その上、15の国・地域では、いわゆる「女装(cross-dressing)」「なりすまし(impersonation)」「変装(disguise)」を、法を用いてトランスジェンダーの人々の性自認や表現を犯罪として扱っています。」
我が国では、伝統的に同性愛を積極的に推奨こそしないが、かといって他国のようにこれを禁止せずに、ずっと黙認し、上手に棲み分けをしてきたのであって、これは先人の知恵だ。
同性愛を禁止している国ならばともかく、我が国が「性的指向に基づく不当な差別」をしているというのは、言い過ぎではなかろうか。
確かに、同性同士のカップルには、婚姻関係にある夫婦と異なり、法定相続人や手術の同意者になれないなどの違いがあることは否めないが、同性カップルに対して遺言を禁止していないのだから、遺言を活用すべきだろうし、同性カップルだけでなく、身寄りのない人や成年被後見人をも含めた医療行為の同意制度のあり方を再検討することによって解決することが十分可能だ。
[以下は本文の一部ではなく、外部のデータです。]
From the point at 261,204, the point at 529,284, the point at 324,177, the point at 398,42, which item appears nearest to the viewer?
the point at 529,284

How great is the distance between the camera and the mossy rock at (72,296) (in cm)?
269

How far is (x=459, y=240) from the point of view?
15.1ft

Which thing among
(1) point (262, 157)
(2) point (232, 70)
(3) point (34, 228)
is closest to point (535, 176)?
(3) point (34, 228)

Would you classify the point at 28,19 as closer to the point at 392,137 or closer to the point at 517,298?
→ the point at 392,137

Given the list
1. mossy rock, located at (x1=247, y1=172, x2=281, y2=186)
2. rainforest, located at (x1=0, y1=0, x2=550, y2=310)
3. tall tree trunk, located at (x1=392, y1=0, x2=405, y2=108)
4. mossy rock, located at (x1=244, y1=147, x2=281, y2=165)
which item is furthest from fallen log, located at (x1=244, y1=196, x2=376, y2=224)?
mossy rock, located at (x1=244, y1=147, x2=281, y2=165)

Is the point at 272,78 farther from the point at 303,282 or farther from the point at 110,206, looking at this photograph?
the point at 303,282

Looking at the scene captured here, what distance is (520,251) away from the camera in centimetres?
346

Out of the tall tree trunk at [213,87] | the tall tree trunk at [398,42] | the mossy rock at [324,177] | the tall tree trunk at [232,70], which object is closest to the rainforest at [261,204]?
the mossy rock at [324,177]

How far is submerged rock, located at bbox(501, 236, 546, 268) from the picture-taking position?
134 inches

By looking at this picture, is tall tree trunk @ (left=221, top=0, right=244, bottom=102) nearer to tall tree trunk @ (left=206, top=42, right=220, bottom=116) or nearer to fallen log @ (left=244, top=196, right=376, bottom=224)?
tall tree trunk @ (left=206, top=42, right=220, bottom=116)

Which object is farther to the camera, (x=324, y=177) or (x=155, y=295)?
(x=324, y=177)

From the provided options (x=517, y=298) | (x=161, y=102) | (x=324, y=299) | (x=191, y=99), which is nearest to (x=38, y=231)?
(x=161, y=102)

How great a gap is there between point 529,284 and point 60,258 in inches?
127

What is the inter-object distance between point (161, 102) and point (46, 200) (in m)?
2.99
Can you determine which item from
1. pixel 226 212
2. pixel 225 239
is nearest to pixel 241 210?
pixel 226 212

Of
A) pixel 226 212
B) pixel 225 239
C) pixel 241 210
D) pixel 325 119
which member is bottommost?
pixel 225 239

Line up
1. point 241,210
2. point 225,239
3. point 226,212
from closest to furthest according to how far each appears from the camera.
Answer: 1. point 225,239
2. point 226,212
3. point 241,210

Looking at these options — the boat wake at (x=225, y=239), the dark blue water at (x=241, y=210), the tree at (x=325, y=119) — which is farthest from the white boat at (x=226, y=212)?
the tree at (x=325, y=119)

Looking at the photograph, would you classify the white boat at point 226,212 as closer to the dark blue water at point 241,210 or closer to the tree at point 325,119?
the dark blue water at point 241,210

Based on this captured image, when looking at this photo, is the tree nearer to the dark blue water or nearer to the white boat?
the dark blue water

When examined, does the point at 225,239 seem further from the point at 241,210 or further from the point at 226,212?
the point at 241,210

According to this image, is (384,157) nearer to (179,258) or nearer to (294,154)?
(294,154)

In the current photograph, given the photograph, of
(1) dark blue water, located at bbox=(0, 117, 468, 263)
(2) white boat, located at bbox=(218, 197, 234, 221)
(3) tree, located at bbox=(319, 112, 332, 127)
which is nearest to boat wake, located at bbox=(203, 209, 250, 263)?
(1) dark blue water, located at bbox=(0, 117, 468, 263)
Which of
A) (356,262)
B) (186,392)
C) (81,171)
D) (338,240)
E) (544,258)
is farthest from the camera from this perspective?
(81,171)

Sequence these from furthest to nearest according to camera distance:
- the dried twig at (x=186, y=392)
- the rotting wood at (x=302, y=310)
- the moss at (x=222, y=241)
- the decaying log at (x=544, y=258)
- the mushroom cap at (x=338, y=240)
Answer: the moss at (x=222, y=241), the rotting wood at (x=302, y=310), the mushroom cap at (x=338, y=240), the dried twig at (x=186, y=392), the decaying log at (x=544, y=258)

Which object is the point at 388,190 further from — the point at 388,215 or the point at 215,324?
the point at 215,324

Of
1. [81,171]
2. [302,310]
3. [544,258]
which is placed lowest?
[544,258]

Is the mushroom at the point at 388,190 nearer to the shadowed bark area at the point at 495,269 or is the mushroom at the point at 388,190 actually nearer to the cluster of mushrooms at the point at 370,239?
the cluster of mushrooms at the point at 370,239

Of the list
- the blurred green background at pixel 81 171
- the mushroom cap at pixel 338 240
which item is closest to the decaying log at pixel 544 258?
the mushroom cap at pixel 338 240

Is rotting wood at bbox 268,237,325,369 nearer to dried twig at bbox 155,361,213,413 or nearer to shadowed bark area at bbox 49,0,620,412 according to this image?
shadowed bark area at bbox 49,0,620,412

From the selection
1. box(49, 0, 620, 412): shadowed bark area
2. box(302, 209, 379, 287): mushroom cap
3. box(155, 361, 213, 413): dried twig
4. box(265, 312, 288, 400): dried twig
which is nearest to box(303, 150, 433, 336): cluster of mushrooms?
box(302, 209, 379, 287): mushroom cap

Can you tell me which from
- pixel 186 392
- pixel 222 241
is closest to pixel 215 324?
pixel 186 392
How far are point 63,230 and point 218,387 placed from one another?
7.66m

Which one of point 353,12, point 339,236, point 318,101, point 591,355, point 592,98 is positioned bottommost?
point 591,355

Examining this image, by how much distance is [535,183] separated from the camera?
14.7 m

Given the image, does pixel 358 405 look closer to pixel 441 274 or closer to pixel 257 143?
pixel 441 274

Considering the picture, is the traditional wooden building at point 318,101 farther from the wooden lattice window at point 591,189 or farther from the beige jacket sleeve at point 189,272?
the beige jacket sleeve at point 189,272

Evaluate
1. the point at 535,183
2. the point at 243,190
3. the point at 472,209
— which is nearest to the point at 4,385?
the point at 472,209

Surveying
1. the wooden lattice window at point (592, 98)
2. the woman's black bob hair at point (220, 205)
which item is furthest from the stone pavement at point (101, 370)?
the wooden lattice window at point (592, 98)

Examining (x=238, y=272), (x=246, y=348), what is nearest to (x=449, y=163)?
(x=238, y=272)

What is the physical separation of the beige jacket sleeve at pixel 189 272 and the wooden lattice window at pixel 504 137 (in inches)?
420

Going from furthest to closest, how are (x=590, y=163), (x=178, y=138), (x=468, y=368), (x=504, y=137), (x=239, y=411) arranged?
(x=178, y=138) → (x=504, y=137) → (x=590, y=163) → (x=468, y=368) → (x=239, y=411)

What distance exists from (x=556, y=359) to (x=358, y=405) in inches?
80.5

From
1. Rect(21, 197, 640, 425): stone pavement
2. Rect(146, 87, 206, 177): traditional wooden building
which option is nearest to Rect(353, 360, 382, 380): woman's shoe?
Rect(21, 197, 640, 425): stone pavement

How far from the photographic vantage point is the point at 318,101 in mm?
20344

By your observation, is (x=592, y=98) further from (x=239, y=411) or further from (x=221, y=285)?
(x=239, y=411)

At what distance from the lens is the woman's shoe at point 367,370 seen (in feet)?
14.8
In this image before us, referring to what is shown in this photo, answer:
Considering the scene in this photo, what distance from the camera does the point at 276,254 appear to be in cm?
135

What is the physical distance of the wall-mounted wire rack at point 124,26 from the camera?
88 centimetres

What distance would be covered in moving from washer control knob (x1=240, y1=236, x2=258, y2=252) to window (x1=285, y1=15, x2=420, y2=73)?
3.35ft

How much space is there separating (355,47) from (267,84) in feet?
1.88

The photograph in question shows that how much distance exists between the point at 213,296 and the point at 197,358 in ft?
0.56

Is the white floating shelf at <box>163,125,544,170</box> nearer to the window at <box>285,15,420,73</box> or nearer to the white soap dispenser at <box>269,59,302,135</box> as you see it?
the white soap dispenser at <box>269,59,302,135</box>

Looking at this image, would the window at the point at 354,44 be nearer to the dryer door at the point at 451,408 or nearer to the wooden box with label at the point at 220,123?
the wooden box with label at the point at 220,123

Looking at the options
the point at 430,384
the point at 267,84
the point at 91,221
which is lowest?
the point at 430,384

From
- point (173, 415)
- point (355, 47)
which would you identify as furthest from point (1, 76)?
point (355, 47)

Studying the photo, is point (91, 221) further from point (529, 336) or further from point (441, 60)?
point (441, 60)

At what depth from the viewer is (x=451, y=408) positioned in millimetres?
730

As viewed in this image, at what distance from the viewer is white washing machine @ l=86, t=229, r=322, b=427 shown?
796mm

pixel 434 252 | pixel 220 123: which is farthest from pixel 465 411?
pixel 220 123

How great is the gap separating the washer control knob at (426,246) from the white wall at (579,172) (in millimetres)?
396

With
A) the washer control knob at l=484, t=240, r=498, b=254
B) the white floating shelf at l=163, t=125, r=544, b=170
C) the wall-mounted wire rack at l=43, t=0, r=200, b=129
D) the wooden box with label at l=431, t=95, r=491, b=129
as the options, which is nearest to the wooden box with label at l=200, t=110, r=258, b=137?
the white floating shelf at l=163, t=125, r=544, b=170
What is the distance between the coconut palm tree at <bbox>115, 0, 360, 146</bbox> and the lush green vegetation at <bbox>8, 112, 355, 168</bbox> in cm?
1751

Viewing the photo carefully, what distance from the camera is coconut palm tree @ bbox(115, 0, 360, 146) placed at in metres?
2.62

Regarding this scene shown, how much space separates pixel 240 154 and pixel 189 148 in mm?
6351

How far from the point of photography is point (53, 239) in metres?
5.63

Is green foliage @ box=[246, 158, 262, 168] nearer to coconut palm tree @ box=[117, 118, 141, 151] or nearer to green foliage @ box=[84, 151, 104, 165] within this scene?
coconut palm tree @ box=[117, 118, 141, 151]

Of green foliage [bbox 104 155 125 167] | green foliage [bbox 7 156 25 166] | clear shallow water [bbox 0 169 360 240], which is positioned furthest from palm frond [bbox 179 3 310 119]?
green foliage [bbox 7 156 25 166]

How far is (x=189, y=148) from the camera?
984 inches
最後に、この問題に関連して、「2015年、国際連合サミットで2030年までに達成をめざす世界目標として、持続可能な開発目標(SDGs)が採択されました。その時、当時の国連事務総長パン・ギムン氏は、「LGBTはSDGsのすべての項目に関わる問題であり、『誰も置き去りにしない』というSDGsのモットーに含まれている」と述べ」たそうだ。
少なくとも同性カップルは、子孫を残せないのだから、「持続可能な世界」の実現とは無関係ではなかろうか。それとも、同性カップルも養子を迎えることができるという意味で、SDGsと関わるのだろうか。
頭の悪い私にも分かるように説明してほしいものだ。